Je vous décrirai un phénomène sans précédent. Le conflit qui déchire la Syrie a provoqué l'apparition de très nombreux groupes djihadistes qui combattent le régime de Bachar Al-Assad depuis plusieurs années. Les deux principaux sont l'État islamique en Irak et au Levant (EIIL) – qui vient de conquérir une partie de l'Irak pour y créer un califat à cheval sur les deux pays – et le Front Al Nosra. Mais ces groupes se combattent aussi entre eux, et s'opposent violemment à l'Armée syrienne libre. Il en résulte que la Syrie est le théâtre d'une guerre d'une violence inédite. Or, elle attire des combattants étrangers. On estime que le nombre total de ceux qui ont rejoint la Syrie est compris dans une fourchette de 9 000 à 10 000 personnes, dont 1 500 ressortissants de l'Union européenne. Parmi eux, 332 Français sont sur place – sachant que les chiffres changent chaque jour, et que je ne mentionne bien entendu que les individus qui ont été repérés.
Ces 332 jeunes venus de France combattre en Syrie font partie d'un ensemble plus vaste. S'y ajoutent 147 individus qui s'y acheminent ; 168 qui ont quitté la Syrie, dont plus d'une centaine est revenue en France, les autres ayant gagné un pays tiers ; 187 dont on a repéré qu'ils manifestent des velléités de départ ; 32 qui ont perdu la vie ; un, enfin, serait détenu par le régime syrien. La filière irako-syrienne concerne donc, à ce jour, 870 individus venant de France.
Notre inquiétude tient à ce que la menace terroriste qu'ils représentent s'est concrétisée à Bruxelles en la personne de Mehdi Nemmouche. L'attentat qu'il est présumé avoir commis est un exemple éloquent de ces individus radicalisés qui, de retour en Europe, se livrent à des actions criminelles.
Comme le montre la précision des chiffres dont je vous ai fait part, cette menace a été perçue très tôt par la direction générale de la sécurité intérieure (DGSI), qui suit cette évolution attentivement. On constate un début de « professionnalisation » des filières, ces volontaires francophones intégrant des katibates elles-mêmes dirigées par des francophones, et la surmédiatisation du prosélytisme que permet l'Internet accélère le recrutement, notamment des plus jeunes, qui se radicalisent très vite.

Exercices à traiter:
a - D'après le passage sur les départs vers la Syrie, combien d'individus venant de France la filière irako-syrienne concerne-t-elle à ce jour ?
b - Reproduisez mot pour mot le passage sur les départs vers la Syrie, en commençant par « Ces 332 jeunes » et en allant jusqu'à « des actions criminelles. ».

Données brutes:
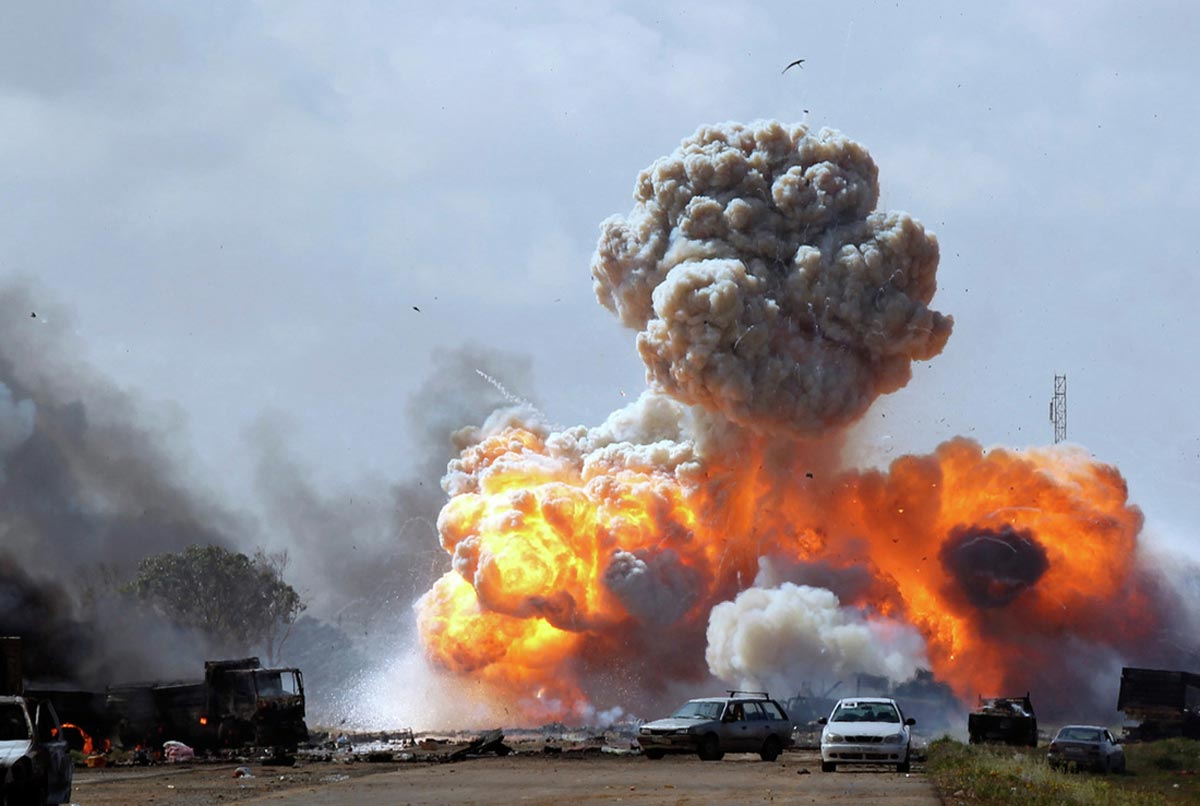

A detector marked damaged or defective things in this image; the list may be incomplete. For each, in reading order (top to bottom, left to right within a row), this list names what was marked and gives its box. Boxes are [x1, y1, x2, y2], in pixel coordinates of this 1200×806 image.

wrecked vehicle [0, 695, 72, 801]
burnt-out vehicle [0, 695, 72, 801]
burned truck [112, 657, 307, 753]
burnt-out vehicle [116, 657, 307, 753]
wrecked vehicle [115, 657, 309, 753]
wrecked vehicle [638, 690, 796, 762]
wrecked vehicle [964, 690, 1041, 748]
burned truck [969, 690, 1036, 748]
burnt-out vehicle [969, 690, 1036, 748]
burned truck [1113, 662, 1200, 738]
wrecked vehicle [1113, 662, 1200, 738]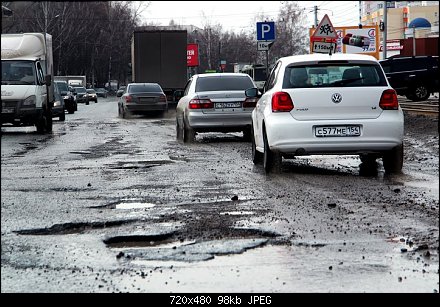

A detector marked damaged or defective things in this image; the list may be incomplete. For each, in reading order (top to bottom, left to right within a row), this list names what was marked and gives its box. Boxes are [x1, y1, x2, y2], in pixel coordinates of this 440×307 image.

damaged road surface [1, 99, 438, 294]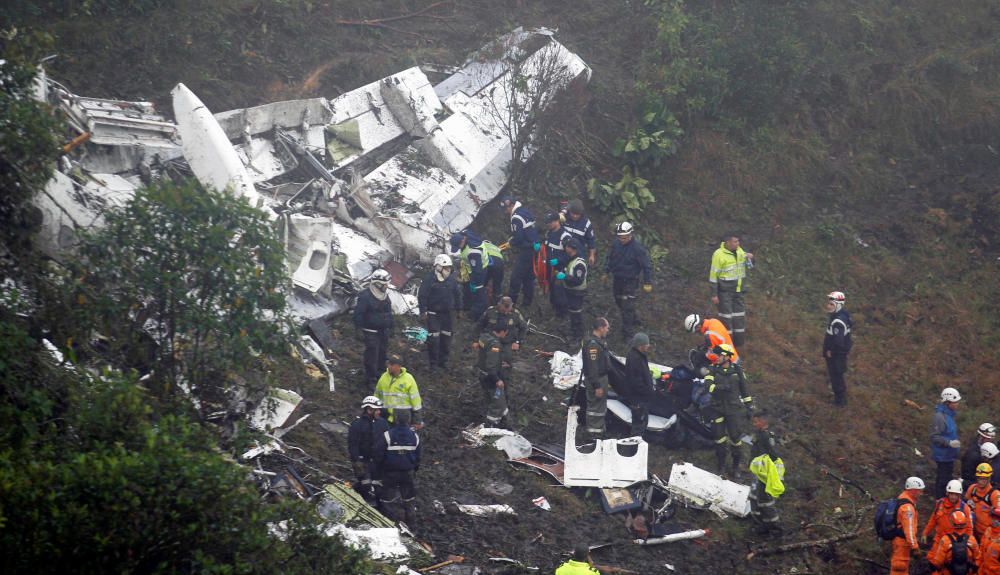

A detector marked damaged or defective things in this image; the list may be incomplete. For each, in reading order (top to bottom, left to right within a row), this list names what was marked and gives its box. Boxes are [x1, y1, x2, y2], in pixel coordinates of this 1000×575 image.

torn metal sheet [249, 388, 300, 432]
torn metal sheet [604, 400, 676, 432]
torn metal sheet [564, 408, 648, 488]
torn metal sheet [664, 462, 752, 520]
torn metal sheet [326, 524, 408, 560]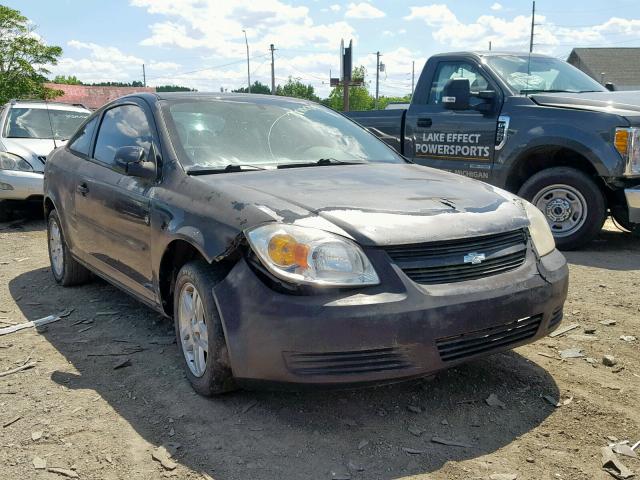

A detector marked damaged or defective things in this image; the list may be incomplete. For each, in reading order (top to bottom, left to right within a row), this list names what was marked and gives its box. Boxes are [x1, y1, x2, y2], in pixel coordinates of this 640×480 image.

damaged hood [532, 91, 640, 119]
damaged hood [201, 165, 528, 248]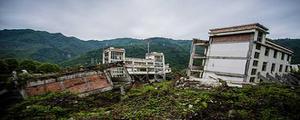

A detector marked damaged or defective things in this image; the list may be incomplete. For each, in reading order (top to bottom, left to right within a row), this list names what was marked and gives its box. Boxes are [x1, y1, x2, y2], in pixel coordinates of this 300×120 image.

damaged multi-story building [102, 47, 171, 81]
damaged multi-story building [189, 23, 294, 85]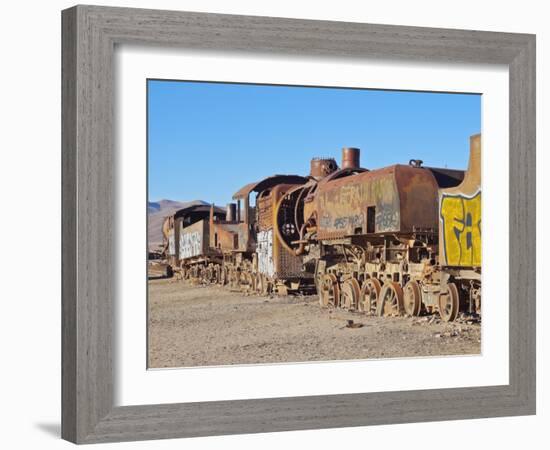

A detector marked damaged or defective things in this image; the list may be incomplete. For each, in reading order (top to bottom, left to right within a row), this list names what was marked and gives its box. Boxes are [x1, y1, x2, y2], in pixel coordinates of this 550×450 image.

rusted locomotive [158, 134, 484, 320]
rusted locomotive [274, 133, 484, 320]
rusty wheel [320, 272, 340, 308]
rusty wheel [342, 278, 364, 310]
rusty wheel [358, 278, 384, 312]
rusty wheel [380, 282, 406, 316]
rusty wheel [406, 280, 422, 314]
rusty wheel [440, 284, 462, 322]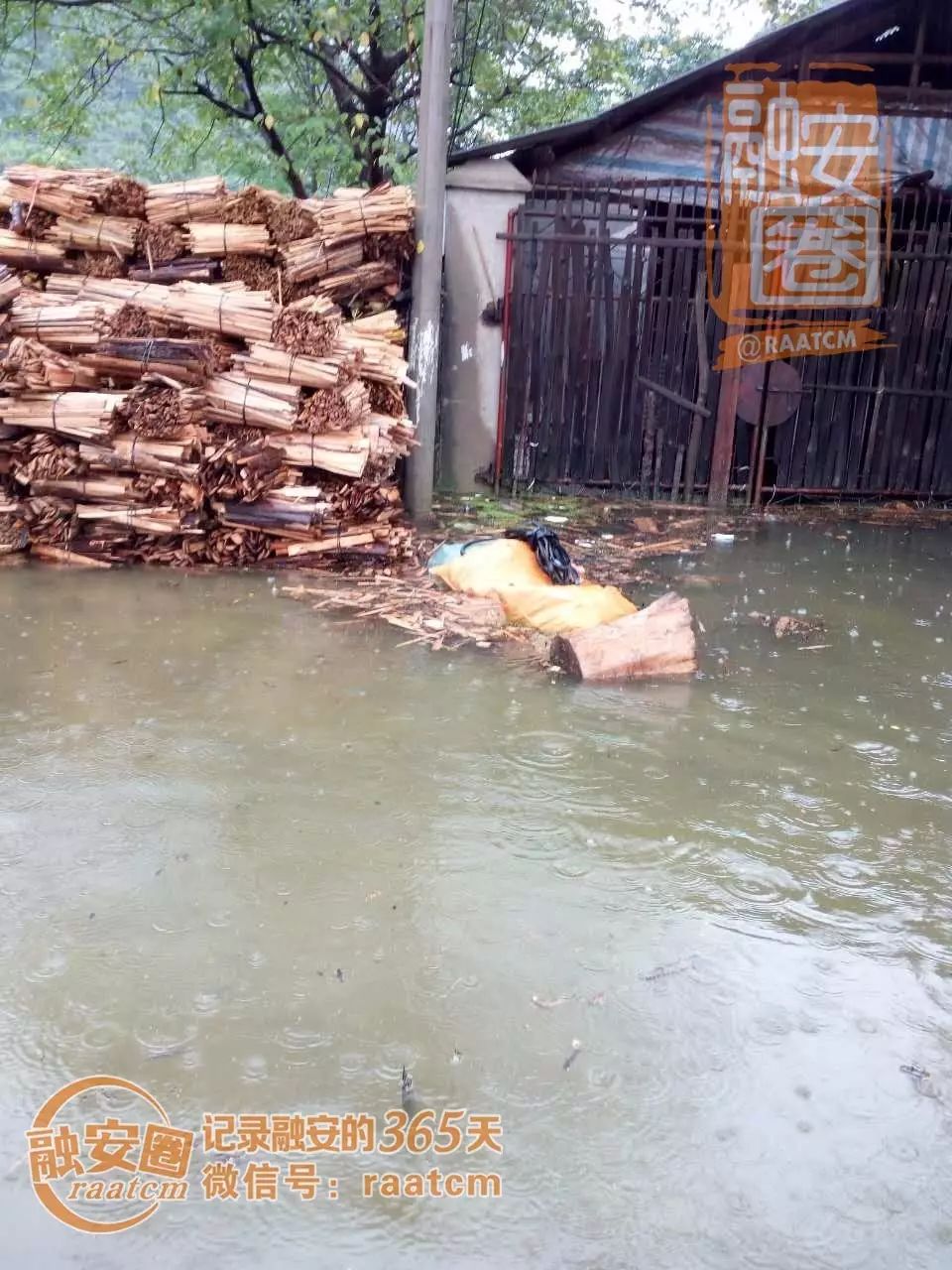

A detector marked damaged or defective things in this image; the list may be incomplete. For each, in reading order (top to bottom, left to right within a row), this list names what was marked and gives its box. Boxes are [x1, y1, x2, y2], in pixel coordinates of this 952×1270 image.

rusty iron fence [500, 180, 952, 505]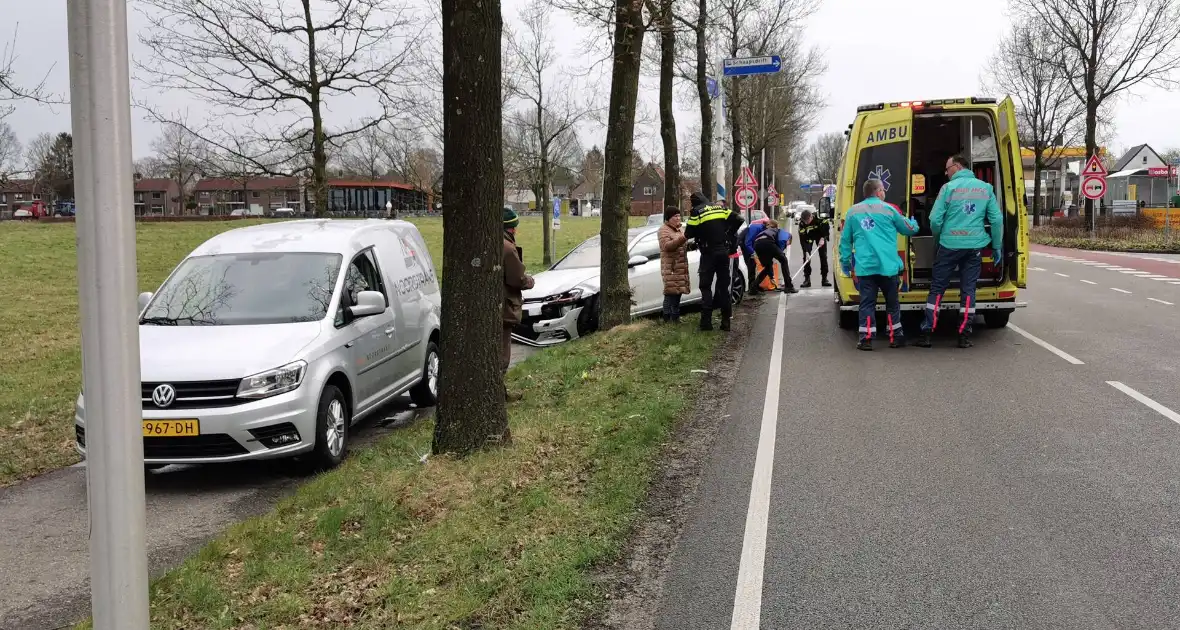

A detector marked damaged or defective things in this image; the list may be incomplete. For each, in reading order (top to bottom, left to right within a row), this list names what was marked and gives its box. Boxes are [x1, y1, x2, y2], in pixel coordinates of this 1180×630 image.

white crashed car [514, 226, 750, 349]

Résultats par exercice:
a - Elle concerne 870 individus venant de France.

b -
Ces 332 jeunes venus de France combattre en Syrie font partie d'un ensemble plus vaste. S'y ajoutent 147 individus qui s'y acheminent ; 168 qui ont quitté la Syrie, dont plus d'une centaine est revenue en France, les autres ayant gagné un pays tiers ; 187 dont on a repéré qu'ils manifestent des velléités de départ ; 32 qui ont perdu la vie ; un, enfin, serait détenu par le régime syrien. La filière irako-syrienne concerne donc, à ce jour, 870 individus venant de France.
Notre inquiétude tient à ce que la menace terroriste qu'ils représentent s'est concrétisée à Bruxelles en la personne de Mehdi Nemmouche. L'attentat qu'il est présumé avoir commis est un exemple éloquent de ces individus radicalisés qui, de retour en Europe, se livrent à des actions criminelles.